[Start of section]

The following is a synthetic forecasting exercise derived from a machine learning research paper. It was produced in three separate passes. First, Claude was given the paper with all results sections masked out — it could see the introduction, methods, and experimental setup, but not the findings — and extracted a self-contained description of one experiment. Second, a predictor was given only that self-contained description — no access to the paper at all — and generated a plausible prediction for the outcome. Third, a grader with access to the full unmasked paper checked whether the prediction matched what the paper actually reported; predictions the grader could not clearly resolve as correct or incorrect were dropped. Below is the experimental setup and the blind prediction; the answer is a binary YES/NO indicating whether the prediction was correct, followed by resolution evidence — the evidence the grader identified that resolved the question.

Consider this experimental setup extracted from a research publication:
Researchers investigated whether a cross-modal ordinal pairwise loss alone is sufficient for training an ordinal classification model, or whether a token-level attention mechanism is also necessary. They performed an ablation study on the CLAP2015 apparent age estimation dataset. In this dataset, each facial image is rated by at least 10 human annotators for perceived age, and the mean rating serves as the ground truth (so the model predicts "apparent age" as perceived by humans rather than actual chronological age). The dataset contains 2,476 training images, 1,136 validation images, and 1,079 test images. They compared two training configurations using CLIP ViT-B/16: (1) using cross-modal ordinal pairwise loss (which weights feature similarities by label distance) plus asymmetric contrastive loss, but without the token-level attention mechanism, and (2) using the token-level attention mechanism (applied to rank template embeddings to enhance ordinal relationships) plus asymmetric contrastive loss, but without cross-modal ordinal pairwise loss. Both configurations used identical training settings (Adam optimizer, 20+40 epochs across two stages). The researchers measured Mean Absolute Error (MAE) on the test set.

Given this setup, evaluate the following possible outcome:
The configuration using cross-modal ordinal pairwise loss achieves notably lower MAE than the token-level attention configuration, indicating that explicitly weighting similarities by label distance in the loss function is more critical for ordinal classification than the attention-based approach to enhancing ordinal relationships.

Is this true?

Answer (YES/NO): NO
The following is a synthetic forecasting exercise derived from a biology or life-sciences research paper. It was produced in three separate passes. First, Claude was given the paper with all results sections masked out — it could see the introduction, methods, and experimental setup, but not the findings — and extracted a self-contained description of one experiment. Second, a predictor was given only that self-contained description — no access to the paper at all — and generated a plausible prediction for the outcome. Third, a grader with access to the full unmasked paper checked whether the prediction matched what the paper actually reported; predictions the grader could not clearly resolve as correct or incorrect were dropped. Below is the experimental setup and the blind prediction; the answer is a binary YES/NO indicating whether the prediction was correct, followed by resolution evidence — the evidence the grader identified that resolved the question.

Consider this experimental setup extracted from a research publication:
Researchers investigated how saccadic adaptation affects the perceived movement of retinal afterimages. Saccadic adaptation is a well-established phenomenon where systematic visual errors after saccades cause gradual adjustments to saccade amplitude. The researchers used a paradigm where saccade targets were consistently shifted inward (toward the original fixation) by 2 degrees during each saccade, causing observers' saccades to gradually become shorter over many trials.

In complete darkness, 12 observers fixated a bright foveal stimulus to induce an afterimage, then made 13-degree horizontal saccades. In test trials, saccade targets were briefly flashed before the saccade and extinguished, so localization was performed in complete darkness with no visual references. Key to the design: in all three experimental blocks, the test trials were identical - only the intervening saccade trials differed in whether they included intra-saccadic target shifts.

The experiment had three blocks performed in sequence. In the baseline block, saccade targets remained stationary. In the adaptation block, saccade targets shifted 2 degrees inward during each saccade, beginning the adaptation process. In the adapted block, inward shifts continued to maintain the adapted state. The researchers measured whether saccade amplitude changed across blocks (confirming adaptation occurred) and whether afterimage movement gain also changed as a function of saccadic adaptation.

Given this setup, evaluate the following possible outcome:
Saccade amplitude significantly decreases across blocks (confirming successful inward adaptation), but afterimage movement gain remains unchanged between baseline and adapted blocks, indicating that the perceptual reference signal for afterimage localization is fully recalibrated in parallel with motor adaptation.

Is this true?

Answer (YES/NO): YES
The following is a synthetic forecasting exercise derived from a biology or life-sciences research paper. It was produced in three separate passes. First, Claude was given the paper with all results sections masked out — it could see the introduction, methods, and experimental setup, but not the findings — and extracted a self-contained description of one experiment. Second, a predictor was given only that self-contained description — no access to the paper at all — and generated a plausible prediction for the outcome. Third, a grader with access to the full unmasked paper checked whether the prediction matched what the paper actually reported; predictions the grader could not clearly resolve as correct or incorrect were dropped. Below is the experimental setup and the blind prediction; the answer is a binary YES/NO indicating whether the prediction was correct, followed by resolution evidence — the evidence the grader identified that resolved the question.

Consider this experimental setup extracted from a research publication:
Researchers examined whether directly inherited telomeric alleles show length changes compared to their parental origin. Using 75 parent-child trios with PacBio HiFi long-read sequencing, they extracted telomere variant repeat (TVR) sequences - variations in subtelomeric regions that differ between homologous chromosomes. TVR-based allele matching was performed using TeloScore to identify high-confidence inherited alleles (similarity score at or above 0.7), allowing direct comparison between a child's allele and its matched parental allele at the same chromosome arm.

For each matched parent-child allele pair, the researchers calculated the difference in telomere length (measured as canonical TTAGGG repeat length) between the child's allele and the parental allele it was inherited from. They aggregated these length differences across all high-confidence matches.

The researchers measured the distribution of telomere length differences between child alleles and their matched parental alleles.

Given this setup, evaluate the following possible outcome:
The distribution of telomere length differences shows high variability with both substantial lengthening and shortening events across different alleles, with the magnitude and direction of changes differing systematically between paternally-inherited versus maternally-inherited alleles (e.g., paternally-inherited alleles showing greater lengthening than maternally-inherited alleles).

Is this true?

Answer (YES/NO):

[End of section]

Every entry above must be returned word for word.

The following is a synthetic forecasting exercise derived from a machine learning research paper. It was produced in three separate passes. First, Claude was given the paper with all results sections masked out — it could see the introduction, methods, and experimental setup, but not the findings — and extracted a self-contained description of one experiment. Second, a predictor was given only that self-contained description — no access to the paper at all — and generated a plausible prediction for the outcome. Third, a grader with access to the full unmasked paper checked whether the prediction matched what the paper actually reported; predictions the grader could not clearly resolve as correct or incorrect were dropped. Below is the experimental setup and the blind prediction; the answer is a binary YES/NO indicating whether the prediction was correct, followed by resolution evidence — the evidence the grader identified that resolved the question.

Consider this experimental setup extracted from a research publication:
Researchers investigated whether a cross-modal ordinal pairwise loss alone is sufficient for training an ordinal classification model, or whether a token-level attention mechanism is also necessary. They performed an ablation study on the CLAP2015 apparent age estimation dataset. In this dataset, each facial image is rated by at least 10 human annotators for perceived age, and the mean rating serves as the ground truth (so the model predicts "apparent age" as perceived by humans rather than actual chronological age). The dataset contains 2,476 training images, 1,136 validation images, and 1,079 test images. They compared two training configurations using CLIP ViT-B/16: (1) using cross-modal ordinal pairwise loss (which weights feature similarities by label distance) plus asymmetric contrastive loss, but without the token-level attention mechanism, and (2) using the token-level attention mechanism (applied to rank template embeddings to enhance ordinal relationships) plus asymmetric contrastive loss, but without cross-modal ordinal pairwise loss. Both configurations used identical training settings (Adam optimizer, 20+40 epochs across two stages). The researchers measured Mean Absolute Error (MAE) on the test set.

Given this setup, evaluate the following possible outcome:
The configuration using cross-modal ordinal pairwise loss achieves notably lower MAE than the token-level attention configuration, indicating that explicitly weighting similarities by label distance in the loss function is more critical for ordinal classification than the attention-based approach to enhancing ordinal relationships.

Is this true?

Answer (YES/NO): NO
The following is a synthetic forecasting exercise derived from a biology or life-sciences research paper. It was produced in three separate passes. First, Claude was given the paper with all results sections masked out — it could see the introduction, methods, and experimental setup, but not the findings — and extracted a self-contained description of one experiment. Second, a predictor was given only that self-contained description — no access to the paper at all — and generated a plausible prediction for the outcome. Third, a grader with access to the full unmasked paper checked whether the prediction matched what the paper actually reported; predictions the grader could not clearly resolve as correct or incorrect were dropped. Below is the experimental setup and the blind prediction; the answer is a binary YES/NO indicating whether the prediction was correct, followed by resolution evidence — the evidence the grader identified that resolved the question.

Consider this experimental setup extracted from a research publication:
Researchers investigated how saccadic adaptation affects the perceived movement of retinal afterimages. Saccadic adaptation is a well-established phenomenon where systematic visual errors after saccades cause gradual adjustments to saccade amplitude. The researchers used a paradigm where saccade targets were consistently shifted inward (toward the original fixation) by 2 degrees during each saccade, causing observers' saccades to gradually become shorter over many trials.

In complete darkness, 12 observers fixated a bright foveal stimulus to induce an afterimage, then made 13-degree horizontal saccades. In test trials, saccade targets were briefly flashed before the saccade and extinguished, so localization was performed in complete darkness with no visual references. Key to the design: in all three experimental blocks, the test trials were identical - only the intervening saccade trials differed in whether they included intra-saccadic target shifts.

The experiment had three blocks performed in sequence. In the baseline block, saccade targets remained stationary. In the adaptation block, saccade targets shifted 2 degrees inward during each saccade, beginning the adaptation process. In the adapted block, inward shifts continued to maintain the adapted state. The researchers measured whether saccade amplitude changed across blocks (confirming adaptation occurred) and whether afterimage movement gain also changed as a function of saccadic adaptation.

Given this setup, evaluate the following possible outcome:
Saccade amplitude significantly decreases across blocks (confirming successful inward adaptation), but afterimage movement gain remains unchanged between baseline and adapted blocks, indicating that the perceptual reference signal for afterimage localization is fully recalibrated in parallel with motor adaptation.

Is this true?

Answer (YES/NO): YES
The following is a synthetic forecasting exercise derived from a biology or life-sciences research paper. It was produced in three separate passes. First, Claude was given the paper with all results sections masked out — it could see the introduction, methods, and experimental setup, but not the findings — and extracted a self-contained description of one experiment. Second, a predictor was given only that self-contained description — no access to the paper at all — and generated a plausible prediction for the outcome. Third, a grader with access to the full unmasked paper checked whether the prediction matched what the paper actually reported; predictions the grader could not clearly resolve as correct or incorrect were dropped. Below is the experimental setup and the blind prediction; the answer is a binary YES/NO indicating whether the prediction was correct, followed by resolution evidence — the evidence the grader identified that resolved the question.

Consider this experimental setup extracted from a research publication:
Researchers examined whether directly inherited telomeric alleles show length changes compared to their parental origin. Using 75 parent-child trios with PacBio HiFi long-read sequencing, they extracted telomere variant repeat (TVR) sequences - variations in subtelomeric regions that differ between homologous chromosomes. TVR-based allele matching was performed using TeloScore to identify high-confidence inherited alleles (similarity score at or above 0.7), allowing direct comparison between a child's allele and its matched parental allele at the same chromosome arm.

For each matched parent-child allele pair, the researchers calculated the difference in telomere length (measured as canonical TTAGGG repeat length) between the child's allele and the parental allele it was inherited from. They aggregated these length differences across all high-confidence matches.

The researchers measured the distribution of telomere length differences between child alleles and their matched parental alleles.

Given this setup, evaluate the following possible outcome:
The distribution of telomere length differences shows high variability with both substantial lengthening and shortening events across different alleles, with the magnitude and direction of changes differing systematically between paternally-inherited versus maternally-inherited alleles (e.g., paternally-inherited alleles showing greater lengthening than maternally-inherited alleles).

Is this true?

Answer (YES/NO):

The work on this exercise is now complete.